— START OF DATASET CONTENT —

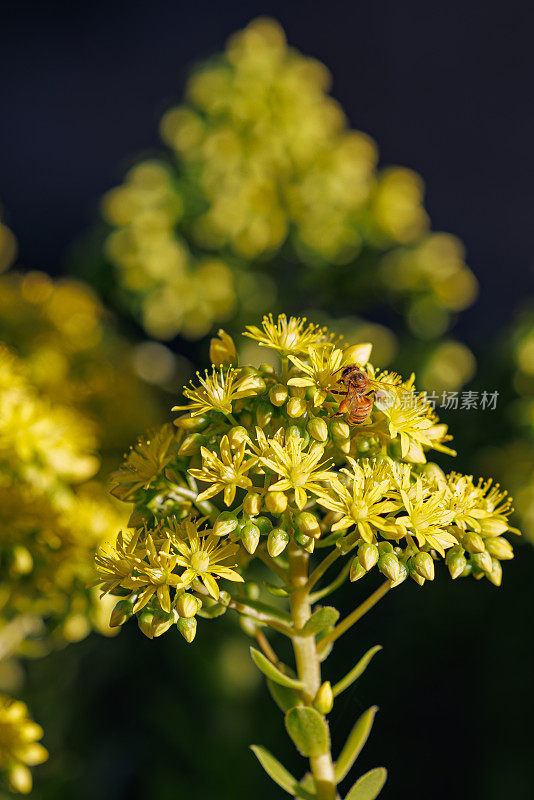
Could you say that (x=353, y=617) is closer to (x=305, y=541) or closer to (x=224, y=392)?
(x=305, y=541)

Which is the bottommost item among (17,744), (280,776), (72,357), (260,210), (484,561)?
(17,744)

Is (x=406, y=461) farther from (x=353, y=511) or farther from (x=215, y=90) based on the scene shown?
(x=215, y=90)

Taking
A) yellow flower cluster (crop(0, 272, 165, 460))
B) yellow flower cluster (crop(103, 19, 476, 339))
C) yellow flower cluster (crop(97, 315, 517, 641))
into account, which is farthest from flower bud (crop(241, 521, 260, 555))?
yellow flower cluster (crop(103, 19, 476, 339))

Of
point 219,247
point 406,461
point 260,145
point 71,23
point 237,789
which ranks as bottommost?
point 237,789

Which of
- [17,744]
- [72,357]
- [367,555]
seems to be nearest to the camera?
[367,555]

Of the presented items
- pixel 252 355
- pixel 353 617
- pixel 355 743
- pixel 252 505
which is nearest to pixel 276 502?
pixel 252 505

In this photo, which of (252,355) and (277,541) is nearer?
(277,541)

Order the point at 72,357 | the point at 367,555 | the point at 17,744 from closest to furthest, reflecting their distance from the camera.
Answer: the point at 367,555 < the point at 17,744 < the point at 72,357

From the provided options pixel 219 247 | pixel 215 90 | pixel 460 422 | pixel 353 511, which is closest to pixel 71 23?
pixel 215 90
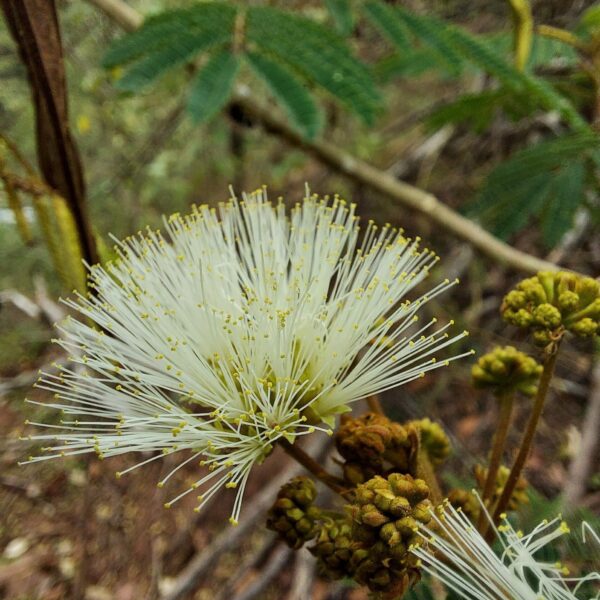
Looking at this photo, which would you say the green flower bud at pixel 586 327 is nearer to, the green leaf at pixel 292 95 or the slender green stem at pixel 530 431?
the slender green stem at pixel 530 431

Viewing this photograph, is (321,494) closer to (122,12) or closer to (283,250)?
(283,250)

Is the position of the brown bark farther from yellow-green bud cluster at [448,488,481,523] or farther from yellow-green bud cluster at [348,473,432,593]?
yellow-green bud cluster at [448,488,481,523]

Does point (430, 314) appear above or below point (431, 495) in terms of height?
above

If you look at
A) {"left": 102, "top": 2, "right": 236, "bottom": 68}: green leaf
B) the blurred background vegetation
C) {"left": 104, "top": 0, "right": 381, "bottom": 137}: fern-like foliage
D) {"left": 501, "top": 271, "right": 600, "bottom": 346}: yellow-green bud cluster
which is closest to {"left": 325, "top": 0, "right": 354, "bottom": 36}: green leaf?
the blurred background vegetation

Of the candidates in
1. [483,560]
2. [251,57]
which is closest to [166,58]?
[251,57]

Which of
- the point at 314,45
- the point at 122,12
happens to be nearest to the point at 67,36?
the point at 122,12

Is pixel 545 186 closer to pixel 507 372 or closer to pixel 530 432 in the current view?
pixel 507 372

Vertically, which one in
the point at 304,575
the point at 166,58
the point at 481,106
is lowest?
the point at 304,575

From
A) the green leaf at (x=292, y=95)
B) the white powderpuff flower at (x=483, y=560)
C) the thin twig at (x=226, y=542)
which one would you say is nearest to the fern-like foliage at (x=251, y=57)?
the green leaf at (x=292, y=95)
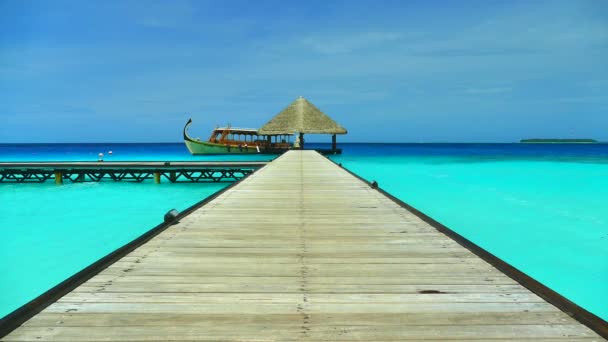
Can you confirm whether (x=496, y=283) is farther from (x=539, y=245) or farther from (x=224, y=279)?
(x=539, y=245)

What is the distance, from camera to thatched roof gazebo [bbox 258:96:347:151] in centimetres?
3109

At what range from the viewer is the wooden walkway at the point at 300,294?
181 centimetres

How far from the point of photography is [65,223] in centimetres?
1020

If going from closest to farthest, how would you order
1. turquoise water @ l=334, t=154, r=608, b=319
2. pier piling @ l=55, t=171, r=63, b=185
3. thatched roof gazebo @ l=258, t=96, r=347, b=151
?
turquoise water @ l=334, t=154, r=608, b=319 < pier piling @ l=55, t=171, r=63, b=185 < thatched roof gazebo @ l=258, t=96, r=347, b=151

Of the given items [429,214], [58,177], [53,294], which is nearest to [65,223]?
[58,177]

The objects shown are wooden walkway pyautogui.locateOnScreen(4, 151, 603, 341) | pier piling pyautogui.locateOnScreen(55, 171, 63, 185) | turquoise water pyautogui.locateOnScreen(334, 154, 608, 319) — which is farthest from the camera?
pier piling pyautogui.locateOnScreen(55, 171, 63, 185)

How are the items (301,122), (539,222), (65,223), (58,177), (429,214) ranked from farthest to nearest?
1. (301,122)
2. (58,177)
3. (429,214)
4. (539,222)
5. (65,223)

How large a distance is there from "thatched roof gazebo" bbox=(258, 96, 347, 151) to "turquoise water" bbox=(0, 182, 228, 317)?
14.4 metres

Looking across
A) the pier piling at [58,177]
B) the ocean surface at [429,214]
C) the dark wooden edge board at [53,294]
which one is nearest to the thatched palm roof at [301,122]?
the ocean surface at [429,214]

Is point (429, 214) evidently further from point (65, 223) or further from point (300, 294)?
point (300, 294)

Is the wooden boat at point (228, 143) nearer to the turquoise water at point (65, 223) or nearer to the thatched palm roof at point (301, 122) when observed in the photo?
the thatched palm roof at point (301, 122)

— END OF DATASET CONTENT —

- **AIM OF THE EXERCISE**
Arrange the data above from the line containing "Of the candidates in" through the line containing "turquoise water @ l=334, t=154, r=608, b=319 <" as a numbered list, leaving out blank lines and pictures.

- **PROBLEM SOLUTION**
1. Of the candidates in
2. 1. [483,560]
3. 2. [251,57]
4. which is closest to [166,58]?
5. [251,57]
6. Which of
7. - the point at 314,45
8. - the point at 122,12
9. happens to be nearest to the point at 67,36?
10. the point at 122,12
11. Is pixel 545 186 closer to pixel 507 372 or closer to pixel 530 432 in the current view?
12. pixel 507 372
13. Vertically, which one in
14. the point at 304,575
15. the point at 166,58
16. the point at 481,106
17. is lowest?
18. the point at 304,575
19. From
20. A) the green leaf at (x=292, y=95)
21. B) the white powderpuff flower at (x=483, y=560)
22. C) the thin twig at (x=226, y=542)
23. which one would you say is nearest to the fern-like foliage at (x=251, y=57)?
24. the green leaf at (x=292, y=95)
25. Can you confirm whether (x=496, y=283) is farther from (x=539, y=245) or farther from (x=224, y=279)?
26. (x=539, y=245)
27. What is the distance, from camera to thatched roof gazebo [bbox 258:96:347:151] in centimetres?
28. 3109
29. At what range from the viewer is the wooden walkway at the point at 300,294?
30. 181 centimetres
31. How far from the point of photography is [65,223] in centimetres?
32. 1020
33. If going from closest to farthest, how would you order
34. 1. turquoise water @ l=334, t=154, r=608, b=319
35. 2. pier piling @ l=55, t=171, r=63, b=185
36. 3. thatched roof gazebo @ l=258, t=96, r=347, b=151
37. ?
38. turquoise water @ l=334, t=154, r=608, b=319 < pier piling @ l=55, t=171, r=63, b=185 < thatched roof gazebo @ l=258, t=96, r=347, b=151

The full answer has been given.